▸ Soal Latihan:
(a) Menurut kutipan teks, siapa yang mengemukakan "Double Aspecttheory"?
(b) Tuliskan kembali secara persis bagian kutipan teks mulai dari "Satu adalah satu" sampai dengan dan termasuk "yang Satu Itu ?".
(c) Apakah pernyataan berikut sesuai dengan kutipan teks? Jawab ya atau tidak untuk masing-masing, lalu kutip persis kata-kata penentunya.
(i) Pencerahan akal budi pada tahap kontemplasi dicapai lewat kesenian.
(ii) Porfirius adalah murid Plotinos.
(iii) Menurut ajaran dualisme, jiwa dan raga saling mempengaruhi.

▸ Kutipan Teks:
----------------

Proses kembali atau pemurnian diri ini pun, bisa dilakukan dalam tiga tahapan, yakni :

1. Pemurnian Diri (Purification) : Lewat kesenian, orang dibawa naik dari keindahan inderawi ke pengertian mendalam mengenai keindahan dan kebenaran yang mantap dan sejati.

2. Kontemplasi (Contemplation) : Dengan berfilsafat, orang akan mencapai pencerahan akal budi : Ia akan dapat mengenali dunia ide-ide. Dan akhirnya :

3. Penyatuan atau Peleburan (Extase) : Orang akan mencapai Penyatuan dengan "Yang Esa", yang melampaui segala pengetahuan. Tahap akhir ini, dicapai lewat "Kontemplasi" dan Askese" atau Laku Tapa (Misalnya : Menjalankan Pantangan, Puasa, Selibat) agar dapat melepaskan diri dari kekuatan pengaruh dunia materi. Menurut pengakuan Porfirius, murid Plotinos, bahwa ia pernah empat kali menyaksikan gurunya mengalami kondisi Ekstase tersebut.

Minggu, 13 April 2008

"DUALISME V.S DOUBLE ASPECTTHEORY"

Sebuah perbandingan mungkin, penyatuan keterhubungan mungkin ? Ataukah sebuah cara pandang, atau sebuah tindakan dari apa yang dipandang. Mencoba memahami melalui sebuah refleksi terapan.

Sebuah pilihan, yang memang harus dipilih untuk mendapatkan sebuah tujuan utama dari sebuah pilihan. "Dualisme", suatu ajaran yang mengatakan adanya hubungan antara jiwa dan raga, keduanya ada hubungan timbal balik saling mempengaruhi. Dimana, sebuah pilihan pada hakekatnya adalah satu pilihan. Bukan sebuah pilihan, apabila tidak ada hakekat dari sebuah pilihan itu.

Satu adalah satu pilihan, dan satu pilihan adalah satu. Kedua kata kunci tersebut, adalah satu dan satu pilihan. Satu pilihan dan satu, sebuah kata kunci. "Double Aspecttheory", teori yang mengatakan bahwa jiwa dan raga saling berhubungan erat. Teori ini di kemukakan oleh B. Spinoza.

Dimanakah Pilihan dan Tujuan, yang Satu Itu ?

"TEORETIS DAN PRAKTIS"

----------------

▸ Bagian Data:
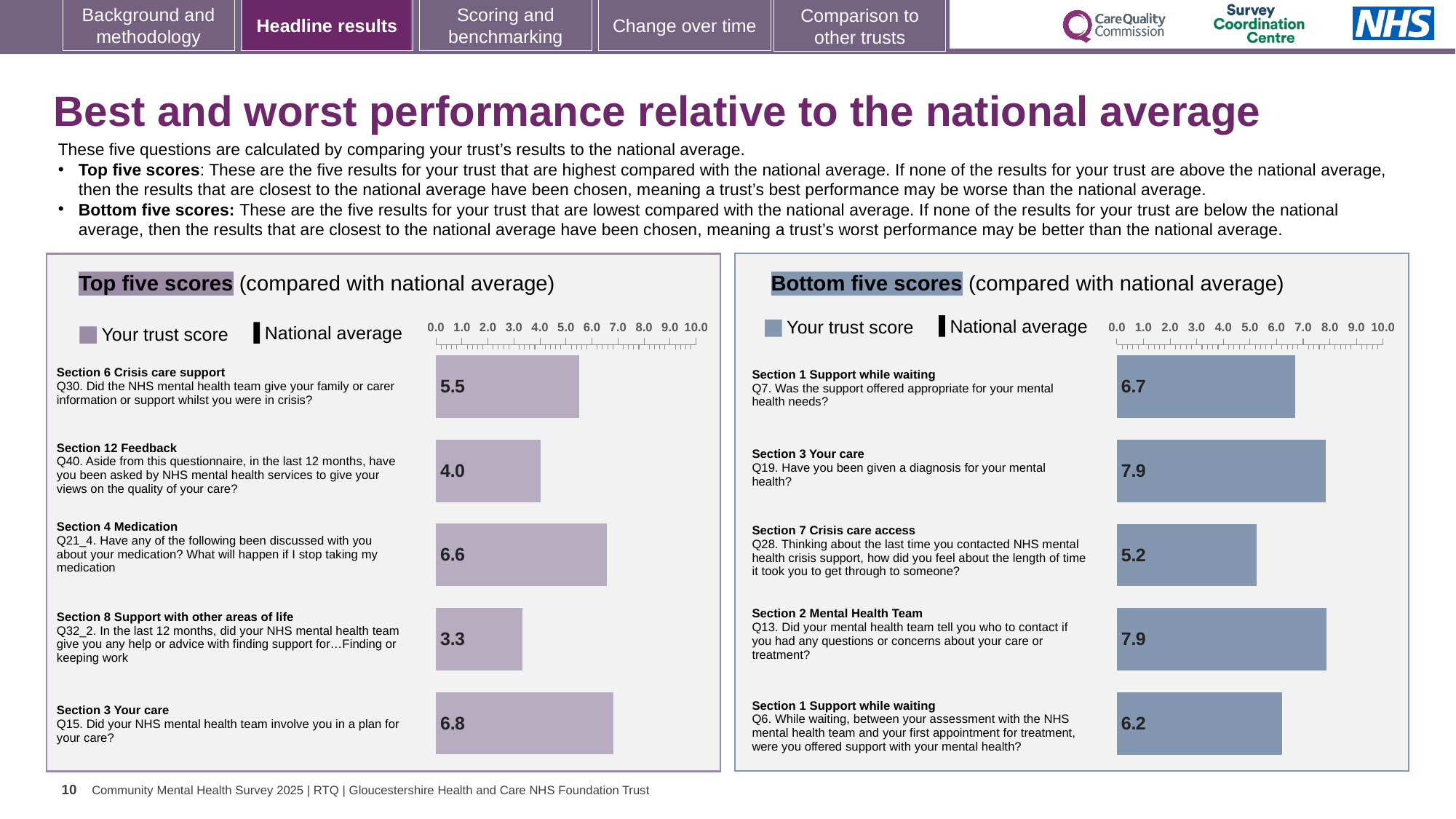
In the 'Bottom five scores' chart, what is the difference between the trust scores for Q19 and Q7? 1.2 In the 'Top five scores' chart, which question has the lowest trust score? Q32_2 (Section 8 Support with other areas of life) In the 'Top five scores' chart, which question has the highest trust score? Q15 (Section 3 Your care) In the 'Top five scores' chart, what is the trust score for Q30 (Section 6 Crisis care support)? 5.5 In the 'Top five scores' chart, what is the difference between the trust scores for Q15 and Q32_2? 3.5 In the 'Bottom five scores' chart, what is the trust score for Q28 (Section 7 Crisis care access)? 5.2 In the 'Top five scores' chart, what is the trust score for Q40 (Section 12 Feedback)? 4.0 What kind of chart is the 'Bottom five scores' chart? Bar chart How many questions are shown in the 'Top five scores' chart? 5 In the 'Bottom five scores' chart, which has the larger trust score: Q7 or Q6? Q7 In the 'Bottom five scores' chart, which question has the lowest trust score? Q28 (Section 7 Crisis care access) In the 'Bottom five scores' chart, what is the trust score for Q6 (Section 1 Support while waiting)? 6.2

----------------

▸ Jawaban:
(a) B. Spinoza.

(b)
Satu adalah satu pilihan, dan satu pilihan adalah satu. Kedua kata kunci tersebut, adalah satu dan satu pilihan. Satu pilihan dan satu, sebuah kata kunci. "Double Aspecttheory", teori yang mengatakan bahwa jiwa dan raga saling berhubungan erat. Teori ini di kemukakan oleh B. Spinoza.

Dimanakah Pilihan dan Tujuan, yang Satu Itu ?

(c)
(i) Tidak: "Dengan berfilsafat, orang akan mencapai pencerahan akal budi"
(ii) Ya: "Porfirius, murid Plotinos"
(iii) Ya: "keduanya ada hubungan timbal balik saling mempengaruhi"